The goal of a game of mahjong is to draw and discard tiles from a pool of tiles either discarded by someone else or from a fresh draw pile ("the wall") so that you can make a winning pattern. There are some limitations, sometimes, but all the hands we will discuss are always enough to win if you can form one.
Note that you can change the order of your tiles in any way to make it easy for you and your opponents to confirm that you have a winning hand.
So let's say you have the digits of π in your hand, as number tiles:
14159 26535 8979
🀙🀜🀙🀝🀡 🀚🀞🀝🀛🀝 🀠🀡🀟🀡
But we can rearrange them like this:
🀙🀙 🀚🀛🀜 🀝🀝🀝 🀞🀟🀠 🀡🀡🀡
Which are in fact the four melds and a pair that we want.
No official rules say that they are worth more because they form the digits of π. (They're already very valuable for reasons we won't get to, but you don't get bonus points for making them spell π.) But you can always add a house rule that says that if you have those tiles, you can win more points.
Taiwanese mahjong is unlike all the rest in that it wants five melds and a pair for you to win. You start with sixteen tiles, so sometimes this is called "sixteen-tile Taiwanese mahjong".
The next three digits of π is 323, but it turns out that with a little bit of reshuffling you can make the requisite winning pattern:
🀙🀚🀛 🀙🀚🀛 🀛🀜🀝 🀝🀝 🀞🀟🀠 🀡🀡🀡
(But be aware that in some places, this will be displayed with no spaces and in sorted order, so it looks like this: 🀙🀙🀚🀚🀛🀛🀛🀜🀝🀝🀝🀞🀟🀠🀡🀡🀡. As order does not matter, this is the same hand.)
How many random collections of 14 ~ 18 digits can you make that are also winning hands? Notice that four identical tiles count as a single meld, so the number of tiles in a winning hand can actually vary. But remember there are only four copies of each tile.

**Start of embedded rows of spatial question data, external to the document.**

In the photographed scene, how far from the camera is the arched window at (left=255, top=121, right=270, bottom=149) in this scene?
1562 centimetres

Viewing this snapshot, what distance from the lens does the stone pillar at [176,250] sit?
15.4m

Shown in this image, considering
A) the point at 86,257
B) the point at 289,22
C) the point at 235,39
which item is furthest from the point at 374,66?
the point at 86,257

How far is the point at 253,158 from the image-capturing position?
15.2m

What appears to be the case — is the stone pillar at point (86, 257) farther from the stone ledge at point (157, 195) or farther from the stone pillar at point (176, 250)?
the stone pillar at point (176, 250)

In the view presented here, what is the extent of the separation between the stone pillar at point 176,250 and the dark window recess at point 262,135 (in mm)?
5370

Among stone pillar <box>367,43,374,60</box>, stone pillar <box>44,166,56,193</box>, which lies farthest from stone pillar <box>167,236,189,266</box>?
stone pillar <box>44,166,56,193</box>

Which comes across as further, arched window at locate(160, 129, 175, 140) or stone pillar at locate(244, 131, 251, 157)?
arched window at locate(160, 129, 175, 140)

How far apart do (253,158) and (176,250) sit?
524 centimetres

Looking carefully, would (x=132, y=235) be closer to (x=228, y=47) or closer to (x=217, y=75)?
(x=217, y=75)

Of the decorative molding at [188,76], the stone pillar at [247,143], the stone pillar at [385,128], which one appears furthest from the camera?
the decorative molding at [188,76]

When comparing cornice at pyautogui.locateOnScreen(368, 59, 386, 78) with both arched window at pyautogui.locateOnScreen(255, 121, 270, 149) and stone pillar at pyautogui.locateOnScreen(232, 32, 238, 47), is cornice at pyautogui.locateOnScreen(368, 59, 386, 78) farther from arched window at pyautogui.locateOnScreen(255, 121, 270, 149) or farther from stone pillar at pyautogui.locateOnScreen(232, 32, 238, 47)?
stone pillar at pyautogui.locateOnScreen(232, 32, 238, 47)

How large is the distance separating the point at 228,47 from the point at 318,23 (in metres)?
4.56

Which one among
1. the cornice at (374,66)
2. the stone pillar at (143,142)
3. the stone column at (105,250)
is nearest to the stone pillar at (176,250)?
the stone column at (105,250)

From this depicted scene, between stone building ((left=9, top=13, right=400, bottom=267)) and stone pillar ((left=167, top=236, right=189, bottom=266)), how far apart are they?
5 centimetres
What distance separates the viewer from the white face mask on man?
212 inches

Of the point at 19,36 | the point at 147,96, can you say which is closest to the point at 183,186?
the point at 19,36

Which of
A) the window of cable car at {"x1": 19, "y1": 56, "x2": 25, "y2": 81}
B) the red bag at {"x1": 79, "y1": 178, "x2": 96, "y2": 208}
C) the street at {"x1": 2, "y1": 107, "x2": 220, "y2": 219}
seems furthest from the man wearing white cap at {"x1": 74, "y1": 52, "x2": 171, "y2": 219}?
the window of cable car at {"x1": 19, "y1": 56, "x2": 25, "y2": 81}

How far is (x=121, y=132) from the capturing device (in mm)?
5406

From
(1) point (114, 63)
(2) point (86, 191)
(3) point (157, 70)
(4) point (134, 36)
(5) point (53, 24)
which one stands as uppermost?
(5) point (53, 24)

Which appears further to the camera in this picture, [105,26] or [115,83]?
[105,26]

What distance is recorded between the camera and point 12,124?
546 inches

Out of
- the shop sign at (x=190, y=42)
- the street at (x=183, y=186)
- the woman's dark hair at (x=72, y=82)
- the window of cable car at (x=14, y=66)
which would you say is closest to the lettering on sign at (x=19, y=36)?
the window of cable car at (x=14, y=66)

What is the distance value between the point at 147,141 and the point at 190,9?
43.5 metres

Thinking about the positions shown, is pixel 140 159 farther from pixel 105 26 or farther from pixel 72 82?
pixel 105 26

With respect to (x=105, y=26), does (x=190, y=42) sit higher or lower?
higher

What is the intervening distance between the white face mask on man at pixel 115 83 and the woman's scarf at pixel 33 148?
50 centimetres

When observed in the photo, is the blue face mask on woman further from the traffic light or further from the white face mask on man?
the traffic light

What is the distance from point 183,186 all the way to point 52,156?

If we include the Taiwanese game into our search space, the number of digits to span over go from 14 ~ 18 to 14 ~ 22. How many of those are winning hands?
You may have noticed that 0 is not included in the number tiles. The game never had tiles with rank 0, just like how playing cards don't have rank 0.
The Americans have our back here. Their winning hands sometimes include weird stuff that need zeros, and when they do they use the "soap" tile, 🀆, to represent the digit. It is properly called "the white dragon" because the actual tile is blank (though in most parts of the world the tile is actually a picture of a blank tile, not a blank tile, because of historical reasons) and so white (as the material of the tile is white), but the Americans call it "soap" because look at it.
(There is nothing particularly "dragon"-y about the tile; in Chinese it's not called a dragon, and this is a translation artefact from some entirely too excitable Euro-Americans when translating the game.)
But let's not go too wild. Although it looks like a 0, the white dragon is not a zero and therefore cannot form a sequence of tiles. The formal reason is because the white dragon does not have a rank and so its rank cannot be adjacent to anything. But it can form a triplet of identical tiles, 🀆🀆🀆, and all four can be collected into a single meld, 🀆🀆🀆🀆.
With this additional constraint, how many more sequences of digits of the right length can be winning tiles?
It's possible to make an exhaustive search or even just enumerate all the possible winning hands but I can't be bothered to right now.